━━━ WORKING DATA ━━━
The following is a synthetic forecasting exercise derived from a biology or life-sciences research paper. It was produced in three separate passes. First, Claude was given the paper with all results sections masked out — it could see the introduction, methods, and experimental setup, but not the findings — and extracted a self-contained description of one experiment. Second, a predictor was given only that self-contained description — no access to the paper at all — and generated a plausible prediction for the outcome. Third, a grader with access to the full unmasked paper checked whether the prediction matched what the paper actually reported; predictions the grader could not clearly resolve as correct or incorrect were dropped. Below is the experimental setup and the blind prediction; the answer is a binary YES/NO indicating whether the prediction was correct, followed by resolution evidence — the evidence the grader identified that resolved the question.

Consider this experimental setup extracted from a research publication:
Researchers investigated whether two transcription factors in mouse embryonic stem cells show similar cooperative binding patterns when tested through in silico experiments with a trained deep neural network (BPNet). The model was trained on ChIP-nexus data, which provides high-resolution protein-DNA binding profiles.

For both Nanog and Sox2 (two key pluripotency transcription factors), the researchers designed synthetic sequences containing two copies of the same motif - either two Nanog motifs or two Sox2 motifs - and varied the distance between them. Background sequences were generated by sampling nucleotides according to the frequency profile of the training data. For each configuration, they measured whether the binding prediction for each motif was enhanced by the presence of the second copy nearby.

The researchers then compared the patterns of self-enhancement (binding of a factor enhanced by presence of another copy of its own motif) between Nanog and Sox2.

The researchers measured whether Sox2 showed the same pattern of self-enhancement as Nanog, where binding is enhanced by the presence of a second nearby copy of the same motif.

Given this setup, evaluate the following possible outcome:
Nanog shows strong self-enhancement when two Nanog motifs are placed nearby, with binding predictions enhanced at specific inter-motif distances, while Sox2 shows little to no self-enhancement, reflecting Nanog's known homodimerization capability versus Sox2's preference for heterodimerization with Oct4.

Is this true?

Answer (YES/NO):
━━━
▶ [WORK TO BE COMPLETED]: Without any change, reproduce the data in full.

▶ [WRITTEN ANSWER]:
The following is a synthetic forecasting exercise derived from a biology or life-sciences research paper. It was produced in three separate passes. First, Claude was given the paper with all results sections masked out — it could see the introduction, methods, and experimental setup, but not the findings — and extracted a self-contained description of one experiment. Second, a predictor was given only that self-contained description — no access to the paper at all — and generated a plausible prediction for the outcome. Third, a grader with access to the full unmasked paper checked whether the prediction matched what the paper actually reported; predictions the grader could not clearly resolve as correct or incorrect were dropped. Below is the experimental setup and the blind prediction; the answer is a binary YES/NO indicating whether the prediction was correct, followed by resolution evidence — the evidence the grader identified that resolved the question.

Consider this experimental setup extracted from a research publication:
Researchers investigated whether two transcription factors in mouse embryonic stem cells show similar cooperative binding patterns when tested through in silico experiments with a trained deep neural network (BPNet). The model was trained on ChIP-nexus data, which provides high-resolution protein-DNA binding profiles.

For both Nanog and Sox2 (two key pluripotency transcription factors), the researchers designed synthetic sequences containing two copies of the same motif - either two Nanog motifs or two Sox2 motifs - and varied the distance between them. Background sequences were generated by sampling nucleotides according to the frequency profile of the training data. For each configuration, they measured whether the binding prediction for each motif was enhanced by the presence of the second copy nearby.

The researchers then compared the patterns of self-enhancement (binding of a factor enhanced by presence of another copy of its own motif) between Nanog and Sox2.

The researchers measured whether Sox2 showed the same pattern of self-enhancement as Nanog, where binding is enhanced by the presence of a second nearby copy of the same motif.

Given this setup, evaluate the following possible outcome:
Nanog shows strong self-enhancement when two Nanog motifs are placed nearby, with binding predictions enhanced at specific inter-motif distances, while Sox2 shows little to no self-enhancement, reflecting Nanog's known homodimerization capability versus Sox2's preference for heterodimerization with Oct4.

Is this true?

Answer (YES/NO):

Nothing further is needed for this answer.